Could you reproduce each line of the data below word for word, leaving the pictures out of your answer?

--- START ---

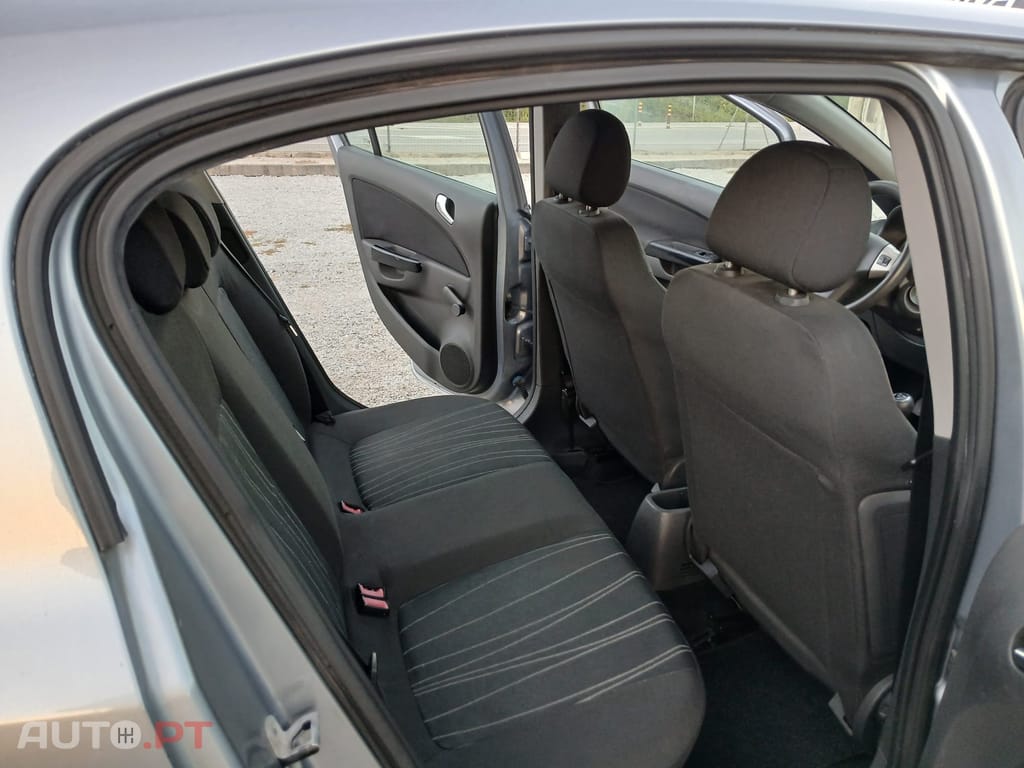 Opel Corsa 1.2 Enjoy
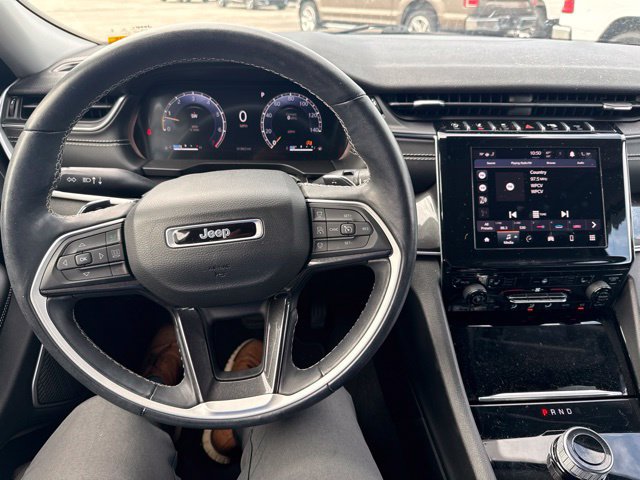 Used 2022 Jeep Grand Cherokee L Laredo w/ Luxury Tech Group I AWD/4WD image 10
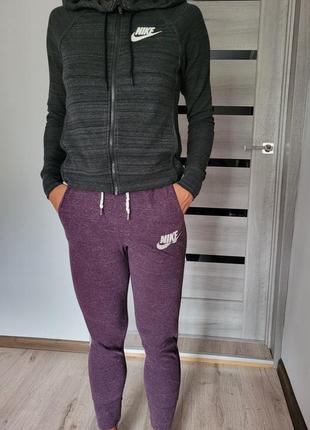 Спортивна кофта nike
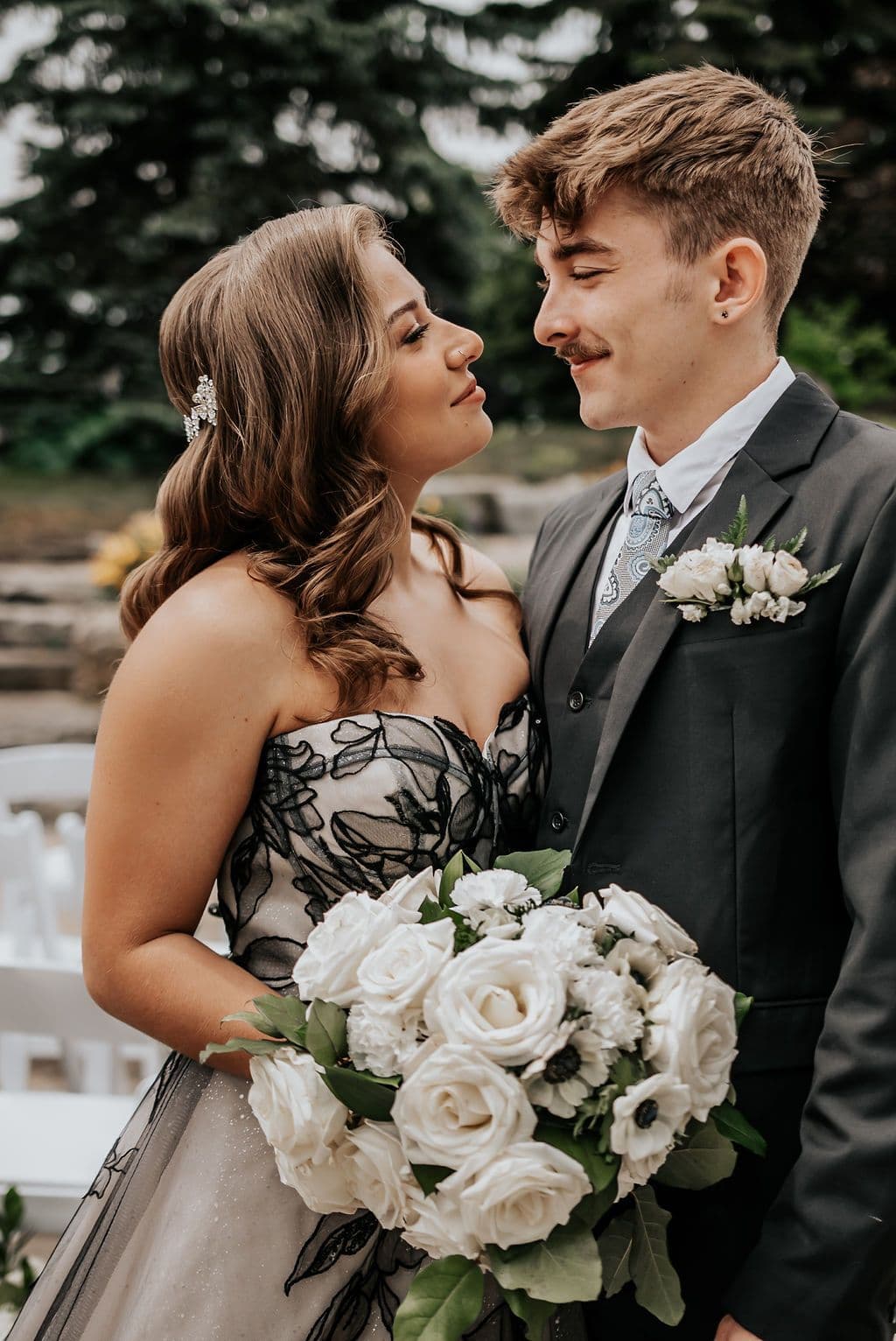 Darcy Sousa Events &amp; Rentals - www.theweddingring.ca - listings -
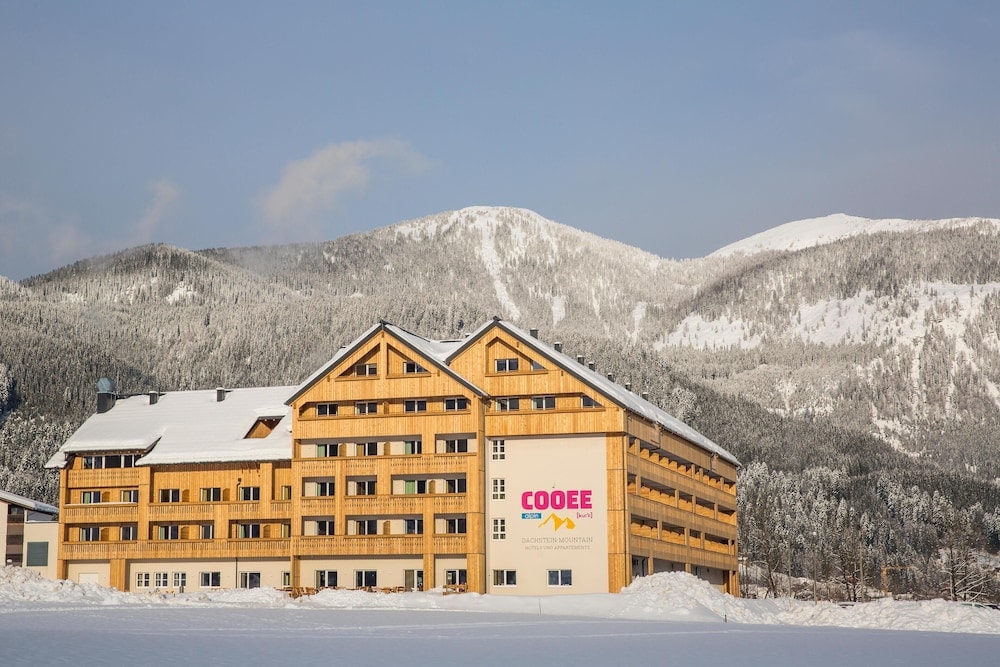 Stockholm - Hallstatt - COOEE alpin Hotel Dachstein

--- END ---

■ **Reply**
 Opel Corsa 1.2 Enjoy
 Used 2022 Jeep Grand Cherokee L Laredo w/ Luxury Tech Group I AWD/4WD image 10
 Спортивна кофта nike
 Darcy Sousa Events &amp; Rentals - www.theweddingring.ca - listings -
 Stockholm - Hallstatt - COOEE alpin Hotel Dachstein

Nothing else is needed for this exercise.